Todd Hollenshead, id's chief executive, said Doom 3 will require these system specifications:
• A 1.5-gigahertz Intel Pentium 4 chip or AMD Athlon 1500.
• 384 megabytes of memory.
• Two gigabytes of hard drive space.
• An nVidia GeForce 3 graphics card or better; or an ATI Technologies 8500 or better.
If your existing rig doesn't meet these specs, here's a guide to beefing it up to play Doom 3 in all its gory glory.
• Graphics card. This is the best upgrade you can make for Doom 3. It's also where computer makers, looking to cut corners on mainstream systems, often wimp out.
Here's hoping the PC you own doesn't have a graphics adapter that borrows memory from the main system. So-called shared graphics notoriously choke on high-end games, and most budget systems don't include an AGP slot that lets you install a better card.
ATI Technologies and nVidia are the two biggest providers of graphics cards. As you move up either company's set of offerings, the results will improve. Cards at the top of the heap — nVidia's GeForce FX and newer 6800 series, or ATI's Radeon 9800 or newer X series — will provide the best experience and cost the most.

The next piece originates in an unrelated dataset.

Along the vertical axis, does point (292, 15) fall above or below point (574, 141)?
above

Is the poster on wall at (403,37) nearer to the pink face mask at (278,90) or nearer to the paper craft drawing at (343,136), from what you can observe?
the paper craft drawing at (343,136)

If you're upgrading, look for at least 128 MB of video memory in a card with Direct X 9.0 capability that installs into an AGP slot. Cards in the $150 to $200 range — such as a GeForce 5900XT or a Radeon 9600XT — will be a sweet spot.
• Memory. The 384 MB minimum may trip up a lot of systems. Many mainstream PCs in the last few years have come with 128 or 256 MB of memory. If you want to play Doom 3, more memory is better. I'd recommend 512 MB, and adding up to a gigabyte would be smart.
Check with the maker of your PC to see what type of memory it requires. Prices varies depending on the source and type, but use $50 per 128 MB as a benchmark.
• Hard drive. This is one category that may not require an upgrade at all — just some spring cleaning on your part.
If your hard drive is nearing capacity, take some time to clear off at least twice as much space as the game requires. That means you'll need at least 4 GB free.
Of course, if you're down to your last few gigs, you probably should buy a new drive. Get the biggest you can afford, with at least 7,200 revolutions per minute. You'll pay in the $80 range for a 120-GB Enhanced IDE drive or around $95 for a Serial ATA model.
• Processor. Although this is harder to upgrade, it's key to your Doom 3 experience. The minimum may be 1.5 GHz, but you'll probably want at least a 2-GHz Intel Pentium or equivalent AMD Athlon chip. The ideal is 3 GHz or better.
But if you do need a new chip, unless you take joy in swapping out a motherboard or building your own system, Doom 3 is probably as good an excuse as any to buy a new PC.